Hace unos meses, quizás un año, el primer ministro de Italia Silvio Berlusconi (sobre el que pienso que gran parte de los italianos, incluidos muchos trabajadores, hicieron la siguiente reflexión: es el más rico del país, por lo tanto es el más listo, conclusión: que gobierne) en un debate parlamentario, cuando la oposición italiana le pedía que se fuera a su casa, con aire de gondolero simpático respondió, desde mi punto de vista magistralmente, lo siguiente: "¿A cuál de mis 20 casas me voy?"
Si yo llego a estar presente en esa sesión del parlamento italiano le aplaudo a rabiar (liarme a trompadas es otra opción más golosa aún, pero ante la "importancia" del individuo harto improbable).
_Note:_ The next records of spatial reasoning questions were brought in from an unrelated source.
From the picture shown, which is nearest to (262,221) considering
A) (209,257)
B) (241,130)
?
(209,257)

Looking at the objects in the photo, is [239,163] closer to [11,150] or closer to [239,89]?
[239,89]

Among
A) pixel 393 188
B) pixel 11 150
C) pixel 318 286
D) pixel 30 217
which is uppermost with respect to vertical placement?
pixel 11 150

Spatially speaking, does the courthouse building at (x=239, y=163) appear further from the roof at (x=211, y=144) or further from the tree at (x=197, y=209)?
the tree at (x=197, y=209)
Las personas descaradas, prepotentes, siempre me han generado, en el terreno cotidiano, un doble sentimiento: fascinación (¿¡cómo se puede ser así¡?) y desprecio. Pero aquí Berlusconi no es un ser de carne y hueso, un individuo fascinante o despreciable. Este hombre es el símbolo de un sistema: el capitalista, que se basa en la acumulación irracional de propiedades (¿cuántas de sus casas apenas las habrá visitado?) por parte de una minoría, mientras ahora mismo la ONU está dilucidando como montar un puente aéreo para la crisis de hambre que asola Somalia
¿Cuántas vidas o trasplantes capilares necesita Berlusconi para dilapidar su fortuna? Cómo puede ser que su tatataranieto, que nacerá dentro de una pila de años, ya sea rico y en cambio mucha gente en el mundo se conformaría con tener como techo las casetas que tienen los perros de algunas de sus 20 cas..., perdón, mansiones.